Short problem:
Turn the rows below into a numbered list, leaving out any blank lines.

Working data:

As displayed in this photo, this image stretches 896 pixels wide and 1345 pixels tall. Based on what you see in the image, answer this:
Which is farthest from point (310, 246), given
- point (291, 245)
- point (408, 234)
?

Result below:
1. As displayed in this photo, this image stretches 896 pixels wide and 1345 pixels tall. Based on what you see in the image, answer this:
2. Which is farthest from point (310, 246), given
3. - point (291, 245)
4. - point (408, 234)
5. ?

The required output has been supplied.